TASK: The line containing "What is the distance measured from the woman's" marks the start; return it and every line after it in the listing below, exactly, through the last.

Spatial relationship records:

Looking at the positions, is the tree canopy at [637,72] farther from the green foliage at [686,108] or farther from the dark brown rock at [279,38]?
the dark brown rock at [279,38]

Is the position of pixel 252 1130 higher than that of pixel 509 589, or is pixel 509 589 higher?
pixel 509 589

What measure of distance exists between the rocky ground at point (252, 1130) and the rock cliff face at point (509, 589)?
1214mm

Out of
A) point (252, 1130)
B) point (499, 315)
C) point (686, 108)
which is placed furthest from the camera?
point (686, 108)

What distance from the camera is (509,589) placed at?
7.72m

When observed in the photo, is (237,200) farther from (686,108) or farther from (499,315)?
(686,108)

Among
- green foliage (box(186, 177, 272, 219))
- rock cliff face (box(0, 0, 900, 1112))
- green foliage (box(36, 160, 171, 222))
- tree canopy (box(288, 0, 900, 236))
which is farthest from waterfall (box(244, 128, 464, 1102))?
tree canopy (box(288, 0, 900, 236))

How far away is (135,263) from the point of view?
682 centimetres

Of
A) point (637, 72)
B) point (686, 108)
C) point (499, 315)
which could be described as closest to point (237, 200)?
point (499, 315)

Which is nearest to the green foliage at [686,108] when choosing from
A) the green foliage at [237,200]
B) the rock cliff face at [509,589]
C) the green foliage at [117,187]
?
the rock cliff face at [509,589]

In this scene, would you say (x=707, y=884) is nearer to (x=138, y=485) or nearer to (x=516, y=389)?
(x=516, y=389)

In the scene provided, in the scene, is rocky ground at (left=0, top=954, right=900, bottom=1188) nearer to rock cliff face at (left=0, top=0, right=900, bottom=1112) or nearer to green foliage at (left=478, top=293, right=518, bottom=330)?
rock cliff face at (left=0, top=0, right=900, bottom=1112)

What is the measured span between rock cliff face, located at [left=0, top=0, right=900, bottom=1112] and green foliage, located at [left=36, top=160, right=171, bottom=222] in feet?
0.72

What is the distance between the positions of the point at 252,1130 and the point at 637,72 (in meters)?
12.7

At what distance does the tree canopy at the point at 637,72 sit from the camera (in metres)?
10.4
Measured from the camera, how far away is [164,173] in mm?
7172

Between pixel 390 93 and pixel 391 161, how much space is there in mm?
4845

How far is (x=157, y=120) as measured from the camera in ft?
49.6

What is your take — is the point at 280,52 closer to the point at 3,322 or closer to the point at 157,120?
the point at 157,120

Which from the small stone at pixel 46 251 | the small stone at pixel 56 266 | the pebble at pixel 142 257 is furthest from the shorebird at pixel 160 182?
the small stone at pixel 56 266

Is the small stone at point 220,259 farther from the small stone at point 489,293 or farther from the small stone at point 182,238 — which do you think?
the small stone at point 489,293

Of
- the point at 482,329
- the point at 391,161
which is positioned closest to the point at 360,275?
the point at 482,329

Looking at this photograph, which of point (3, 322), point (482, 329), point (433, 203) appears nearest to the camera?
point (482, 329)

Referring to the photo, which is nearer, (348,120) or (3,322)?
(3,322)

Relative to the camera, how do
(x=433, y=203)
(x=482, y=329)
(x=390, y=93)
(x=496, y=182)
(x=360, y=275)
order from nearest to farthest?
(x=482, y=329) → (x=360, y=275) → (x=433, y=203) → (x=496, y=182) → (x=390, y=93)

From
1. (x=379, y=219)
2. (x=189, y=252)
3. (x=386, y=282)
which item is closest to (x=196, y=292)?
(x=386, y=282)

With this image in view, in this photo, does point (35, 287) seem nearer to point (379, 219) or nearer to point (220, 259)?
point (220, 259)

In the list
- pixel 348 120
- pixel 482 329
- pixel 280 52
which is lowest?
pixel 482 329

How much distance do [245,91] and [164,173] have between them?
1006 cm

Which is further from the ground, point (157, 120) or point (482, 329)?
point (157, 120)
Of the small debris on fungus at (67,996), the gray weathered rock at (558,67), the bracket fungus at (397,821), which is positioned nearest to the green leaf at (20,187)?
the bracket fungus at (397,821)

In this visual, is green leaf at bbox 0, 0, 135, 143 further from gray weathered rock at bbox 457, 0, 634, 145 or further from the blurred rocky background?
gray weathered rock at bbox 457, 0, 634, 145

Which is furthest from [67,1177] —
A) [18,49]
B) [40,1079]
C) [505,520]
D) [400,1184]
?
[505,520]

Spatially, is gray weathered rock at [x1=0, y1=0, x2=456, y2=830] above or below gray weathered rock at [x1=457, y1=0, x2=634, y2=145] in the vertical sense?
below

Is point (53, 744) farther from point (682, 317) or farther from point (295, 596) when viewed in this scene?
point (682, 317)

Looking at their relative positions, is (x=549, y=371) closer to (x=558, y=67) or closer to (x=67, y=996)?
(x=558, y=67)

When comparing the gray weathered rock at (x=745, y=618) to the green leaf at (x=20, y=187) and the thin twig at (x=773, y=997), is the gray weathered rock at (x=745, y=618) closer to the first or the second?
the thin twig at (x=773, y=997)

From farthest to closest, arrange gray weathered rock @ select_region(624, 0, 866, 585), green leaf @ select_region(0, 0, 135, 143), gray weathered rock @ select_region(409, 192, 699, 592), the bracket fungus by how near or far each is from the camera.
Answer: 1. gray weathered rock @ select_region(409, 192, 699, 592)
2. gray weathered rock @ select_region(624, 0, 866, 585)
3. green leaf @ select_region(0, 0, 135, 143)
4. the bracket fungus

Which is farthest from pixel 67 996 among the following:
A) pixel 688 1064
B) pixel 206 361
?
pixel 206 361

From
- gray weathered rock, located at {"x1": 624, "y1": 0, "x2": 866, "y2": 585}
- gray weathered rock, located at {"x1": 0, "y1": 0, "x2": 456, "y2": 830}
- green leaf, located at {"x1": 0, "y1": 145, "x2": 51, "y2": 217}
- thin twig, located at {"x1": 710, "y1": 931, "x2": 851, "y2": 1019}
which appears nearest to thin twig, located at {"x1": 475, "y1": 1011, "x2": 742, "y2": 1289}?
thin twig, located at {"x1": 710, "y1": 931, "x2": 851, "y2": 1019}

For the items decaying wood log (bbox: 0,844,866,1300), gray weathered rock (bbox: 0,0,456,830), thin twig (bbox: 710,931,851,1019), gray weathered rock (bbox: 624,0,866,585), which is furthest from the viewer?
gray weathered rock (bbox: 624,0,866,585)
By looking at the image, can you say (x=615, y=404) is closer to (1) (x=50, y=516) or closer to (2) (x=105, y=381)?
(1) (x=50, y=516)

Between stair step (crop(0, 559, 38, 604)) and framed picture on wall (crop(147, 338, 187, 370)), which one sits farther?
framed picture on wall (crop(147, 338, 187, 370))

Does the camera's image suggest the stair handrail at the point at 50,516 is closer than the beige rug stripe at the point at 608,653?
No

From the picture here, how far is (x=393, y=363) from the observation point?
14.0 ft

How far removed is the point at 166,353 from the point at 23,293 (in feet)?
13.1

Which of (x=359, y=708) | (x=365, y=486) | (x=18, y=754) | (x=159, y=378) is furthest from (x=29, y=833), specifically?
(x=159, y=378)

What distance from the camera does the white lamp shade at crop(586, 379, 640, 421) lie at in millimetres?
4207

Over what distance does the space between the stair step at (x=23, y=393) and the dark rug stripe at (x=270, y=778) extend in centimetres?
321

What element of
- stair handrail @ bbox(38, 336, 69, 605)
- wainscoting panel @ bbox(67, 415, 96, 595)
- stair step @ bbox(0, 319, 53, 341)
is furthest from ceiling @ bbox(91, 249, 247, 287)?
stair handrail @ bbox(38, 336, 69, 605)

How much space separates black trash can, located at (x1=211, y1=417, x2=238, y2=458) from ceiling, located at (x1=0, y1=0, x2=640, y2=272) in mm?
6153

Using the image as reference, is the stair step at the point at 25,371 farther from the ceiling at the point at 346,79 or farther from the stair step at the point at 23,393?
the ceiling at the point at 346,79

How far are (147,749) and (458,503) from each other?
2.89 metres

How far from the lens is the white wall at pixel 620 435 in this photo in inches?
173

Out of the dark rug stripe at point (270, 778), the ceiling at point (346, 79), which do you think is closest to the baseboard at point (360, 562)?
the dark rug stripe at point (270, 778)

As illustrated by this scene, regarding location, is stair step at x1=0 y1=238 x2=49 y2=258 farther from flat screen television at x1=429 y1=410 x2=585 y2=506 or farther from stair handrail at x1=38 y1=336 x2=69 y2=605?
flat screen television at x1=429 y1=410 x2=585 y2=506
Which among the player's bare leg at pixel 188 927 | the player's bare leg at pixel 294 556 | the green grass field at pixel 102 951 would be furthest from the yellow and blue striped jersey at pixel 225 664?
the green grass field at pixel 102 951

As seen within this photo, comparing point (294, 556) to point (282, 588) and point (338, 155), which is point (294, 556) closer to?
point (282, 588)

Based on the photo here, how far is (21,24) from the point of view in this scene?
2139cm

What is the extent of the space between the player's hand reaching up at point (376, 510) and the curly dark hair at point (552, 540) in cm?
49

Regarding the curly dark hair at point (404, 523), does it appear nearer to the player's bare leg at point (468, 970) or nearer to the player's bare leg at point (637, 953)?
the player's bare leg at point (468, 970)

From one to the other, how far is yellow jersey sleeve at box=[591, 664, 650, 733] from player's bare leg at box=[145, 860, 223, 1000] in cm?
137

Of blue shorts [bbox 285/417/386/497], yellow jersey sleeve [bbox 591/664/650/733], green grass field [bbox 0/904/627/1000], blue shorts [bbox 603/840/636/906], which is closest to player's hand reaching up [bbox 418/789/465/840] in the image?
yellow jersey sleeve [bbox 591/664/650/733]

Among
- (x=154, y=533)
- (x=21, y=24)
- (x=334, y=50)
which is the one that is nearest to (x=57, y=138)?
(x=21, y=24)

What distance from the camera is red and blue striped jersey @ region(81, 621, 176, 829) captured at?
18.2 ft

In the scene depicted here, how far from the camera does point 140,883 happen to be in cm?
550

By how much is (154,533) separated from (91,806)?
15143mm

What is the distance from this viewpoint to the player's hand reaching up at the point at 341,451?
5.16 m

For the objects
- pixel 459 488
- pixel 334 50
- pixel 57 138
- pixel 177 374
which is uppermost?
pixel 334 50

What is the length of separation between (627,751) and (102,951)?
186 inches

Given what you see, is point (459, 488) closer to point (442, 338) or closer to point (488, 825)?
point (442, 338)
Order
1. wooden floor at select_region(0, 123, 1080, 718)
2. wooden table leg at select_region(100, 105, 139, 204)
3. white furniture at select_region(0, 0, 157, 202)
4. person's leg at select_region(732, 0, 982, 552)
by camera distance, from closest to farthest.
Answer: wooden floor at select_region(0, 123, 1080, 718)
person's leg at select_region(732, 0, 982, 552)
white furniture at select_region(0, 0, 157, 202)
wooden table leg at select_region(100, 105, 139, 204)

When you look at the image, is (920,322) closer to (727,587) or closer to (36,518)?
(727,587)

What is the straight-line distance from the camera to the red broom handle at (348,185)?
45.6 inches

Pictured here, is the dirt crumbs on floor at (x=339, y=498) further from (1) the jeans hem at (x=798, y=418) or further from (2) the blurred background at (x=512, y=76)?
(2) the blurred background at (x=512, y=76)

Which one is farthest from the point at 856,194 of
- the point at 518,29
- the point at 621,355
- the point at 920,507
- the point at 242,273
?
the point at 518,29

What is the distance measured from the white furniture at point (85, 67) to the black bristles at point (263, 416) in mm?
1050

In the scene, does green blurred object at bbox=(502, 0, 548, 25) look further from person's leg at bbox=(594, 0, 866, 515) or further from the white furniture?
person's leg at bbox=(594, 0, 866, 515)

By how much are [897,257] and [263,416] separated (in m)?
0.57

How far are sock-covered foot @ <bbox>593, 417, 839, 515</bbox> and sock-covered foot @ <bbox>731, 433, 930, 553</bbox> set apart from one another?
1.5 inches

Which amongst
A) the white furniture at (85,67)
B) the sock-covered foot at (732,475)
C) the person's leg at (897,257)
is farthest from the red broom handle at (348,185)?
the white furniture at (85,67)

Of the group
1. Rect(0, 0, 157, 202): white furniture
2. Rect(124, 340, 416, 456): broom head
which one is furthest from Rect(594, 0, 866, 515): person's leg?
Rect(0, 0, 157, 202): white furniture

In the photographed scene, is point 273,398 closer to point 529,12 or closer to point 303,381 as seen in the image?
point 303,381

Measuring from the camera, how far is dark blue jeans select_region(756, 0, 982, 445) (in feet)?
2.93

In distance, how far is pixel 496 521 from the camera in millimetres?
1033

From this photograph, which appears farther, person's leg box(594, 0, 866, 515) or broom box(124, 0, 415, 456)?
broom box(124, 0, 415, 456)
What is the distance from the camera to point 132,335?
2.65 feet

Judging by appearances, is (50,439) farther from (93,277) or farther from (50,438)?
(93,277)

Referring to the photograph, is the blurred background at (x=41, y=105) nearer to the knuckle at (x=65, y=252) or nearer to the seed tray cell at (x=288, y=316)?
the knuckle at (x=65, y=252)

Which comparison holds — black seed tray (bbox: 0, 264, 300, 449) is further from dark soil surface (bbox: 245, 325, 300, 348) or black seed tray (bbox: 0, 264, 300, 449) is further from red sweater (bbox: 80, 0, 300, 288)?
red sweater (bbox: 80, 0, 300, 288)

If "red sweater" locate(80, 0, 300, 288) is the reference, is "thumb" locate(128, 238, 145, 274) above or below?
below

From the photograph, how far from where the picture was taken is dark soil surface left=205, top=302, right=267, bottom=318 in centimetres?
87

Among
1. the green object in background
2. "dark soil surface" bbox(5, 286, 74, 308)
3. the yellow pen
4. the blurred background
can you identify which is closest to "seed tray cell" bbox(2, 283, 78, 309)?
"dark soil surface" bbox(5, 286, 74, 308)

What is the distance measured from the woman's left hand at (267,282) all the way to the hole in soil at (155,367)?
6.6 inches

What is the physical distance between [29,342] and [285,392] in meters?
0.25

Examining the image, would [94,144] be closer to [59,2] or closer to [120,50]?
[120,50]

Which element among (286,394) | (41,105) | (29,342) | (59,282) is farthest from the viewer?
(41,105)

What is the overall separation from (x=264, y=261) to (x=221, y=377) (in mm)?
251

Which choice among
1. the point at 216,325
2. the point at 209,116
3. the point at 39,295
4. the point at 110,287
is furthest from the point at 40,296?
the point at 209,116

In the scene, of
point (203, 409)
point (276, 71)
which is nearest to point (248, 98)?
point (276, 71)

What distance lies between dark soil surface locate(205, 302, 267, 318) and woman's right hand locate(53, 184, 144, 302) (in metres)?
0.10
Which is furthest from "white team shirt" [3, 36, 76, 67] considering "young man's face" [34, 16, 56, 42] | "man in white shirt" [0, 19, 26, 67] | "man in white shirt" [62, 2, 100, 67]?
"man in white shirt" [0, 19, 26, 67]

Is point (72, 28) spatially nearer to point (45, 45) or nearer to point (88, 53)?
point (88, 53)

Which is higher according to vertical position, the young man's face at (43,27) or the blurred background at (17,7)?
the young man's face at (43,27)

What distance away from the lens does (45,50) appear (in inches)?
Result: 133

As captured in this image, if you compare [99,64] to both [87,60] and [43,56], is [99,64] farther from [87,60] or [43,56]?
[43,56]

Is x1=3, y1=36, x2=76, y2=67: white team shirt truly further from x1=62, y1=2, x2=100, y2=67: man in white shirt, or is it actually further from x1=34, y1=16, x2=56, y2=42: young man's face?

REPLY TO THE EXERCISE:
What is the distance measured from the woman's left hand at (267,282) all the way to the hole in soil at (155,367)?
6.6 inches

What is the physical distance between [29,342] and [285,392] in meters?
0.25

Examining the image, would [94,144] be closer to [59,2] or closer to [120,50]?
[120,50]

Which element among (286,394) | (41,105) | (29,342) | (59,282) is farthest from the viewer?
(41,105)

What is the overall separation from (x=264, y=261) to (x=221, y=377) (in mm)?
251

Which choice among
1. the point at 216,325
2. the point at 209,116
3. the point at 39,295
4. the point at 110,287
is furthest from the point at 40,296?
the point at 209,116

In the scene, of
point (203, 409)
point (276, 71)
which is nearest to point (248, 98)?
point (276, 71)

What distance lies between dark soil surface locate(205, 302, 267, 318) and woman's right hand locate(53, 184, 144, 302) (in metres)?
0.10
Which is furthest from "white team shirt" [3, 36, 76, 67] considering "young man's face" [34, 16, 56, 42] | "man in white shirt" [0, 19, 26, 67] | "man in white shirt" [62, 2, 100, 67]?
"man in white shirt" [0, 19, 26, 67]

Is point (72, 28) spatially nearer to point (45, 45) or nearer to point (88, 53)?
point (88, 53)

Which is higher according to vertical position, the young man's face at (43,27) or the blurred background at (17,7)?
the young man's face at (43,27)

What distance away from the lens does (45,50) appear (in inches)?
Result: 133

As captured in this image, if you compare [99,64] to both [87,60] and [43,56], is [99,64] farther from [87,60] or [43,56]?
[43,56]

Is x1=3, y1=36, x2=76, y2=67: white team shirt truly further from x1=62, y1=2, x2=100, y2=67: man in white shirt, or is it actually further from x1=34, y1=16, x2=56, y2=42: young man's face?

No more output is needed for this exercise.